▶ [STATED EXERCISE] Copy out each line from the entries below that contains the word "elderly".

%%

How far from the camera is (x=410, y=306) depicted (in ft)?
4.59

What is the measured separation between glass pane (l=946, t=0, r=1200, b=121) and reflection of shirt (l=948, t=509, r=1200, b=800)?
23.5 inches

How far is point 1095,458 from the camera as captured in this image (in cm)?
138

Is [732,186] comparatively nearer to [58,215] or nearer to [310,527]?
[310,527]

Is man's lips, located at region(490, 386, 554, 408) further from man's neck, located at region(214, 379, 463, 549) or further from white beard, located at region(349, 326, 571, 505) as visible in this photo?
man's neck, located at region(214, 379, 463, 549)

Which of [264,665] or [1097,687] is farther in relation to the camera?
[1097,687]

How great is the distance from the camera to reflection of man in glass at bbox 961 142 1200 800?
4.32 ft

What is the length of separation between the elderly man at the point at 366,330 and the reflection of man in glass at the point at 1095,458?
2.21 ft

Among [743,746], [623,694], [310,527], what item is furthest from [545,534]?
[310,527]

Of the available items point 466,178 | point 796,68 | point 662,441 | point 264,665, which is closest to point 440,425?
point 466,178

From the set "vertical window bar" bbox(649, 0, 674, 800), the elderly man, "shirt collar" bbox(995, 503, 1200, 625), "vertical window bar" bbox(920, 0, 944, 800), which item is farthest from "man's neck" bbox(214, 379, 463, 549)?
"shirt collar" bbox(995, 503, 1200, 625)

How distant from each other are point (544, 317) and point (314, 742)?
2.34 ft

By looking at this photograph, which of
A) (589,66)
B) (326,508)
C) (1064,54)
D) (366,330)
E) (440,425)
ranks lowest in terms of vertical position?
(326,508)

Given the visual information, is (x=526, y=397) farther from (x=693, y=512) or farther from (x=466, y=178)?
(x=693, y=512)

%%
%%

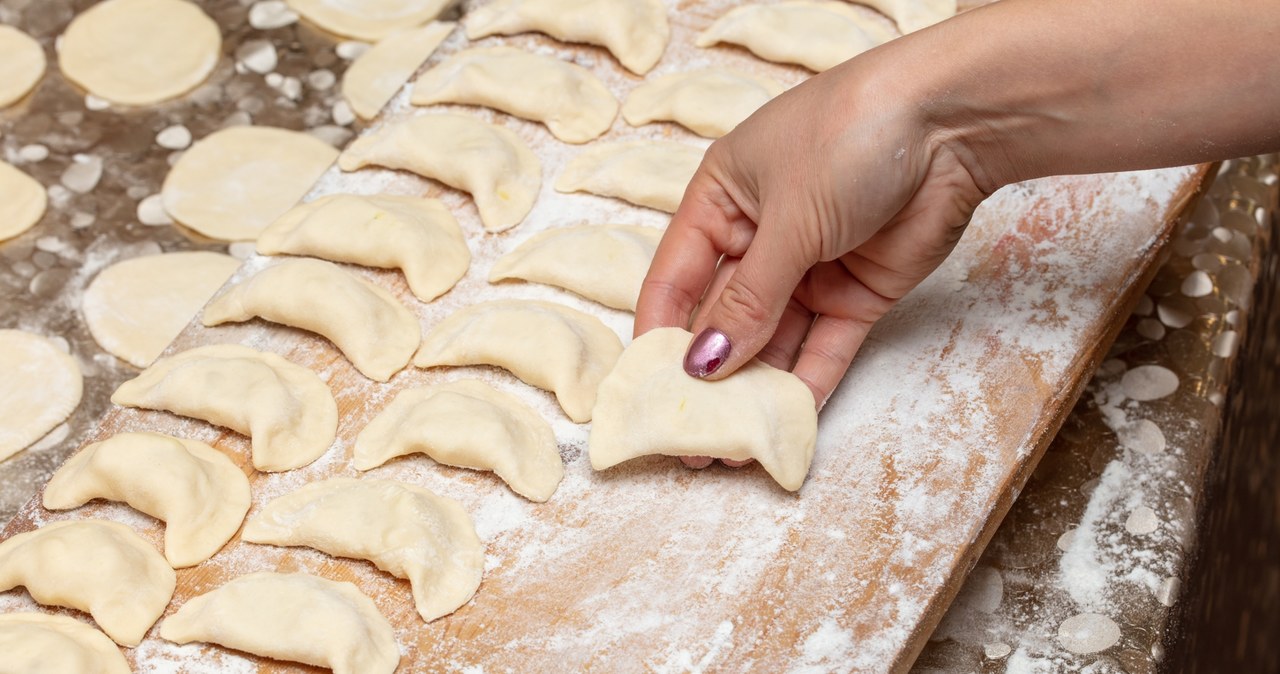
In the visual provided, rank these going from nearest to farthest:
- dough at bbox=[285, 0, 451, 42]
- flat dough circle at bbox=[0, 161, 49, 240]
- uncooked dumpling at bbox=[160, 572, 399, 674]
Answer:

%%

▶ [THE SOLUTION]
What is the length of separation between the elderly man at the point at 366,330 and the reflection of man in glass at the point at 1095,458?
From the set "vertical window bar" bbox(649, 0, 674, 800), the elderly man, "shirt collar" bbox(995, 503, 1200, 625), "vertical window bar" bbox(920, 0, 944, 800), which item is farthest from "man's neck" bbox(214, 379, 463, 549)?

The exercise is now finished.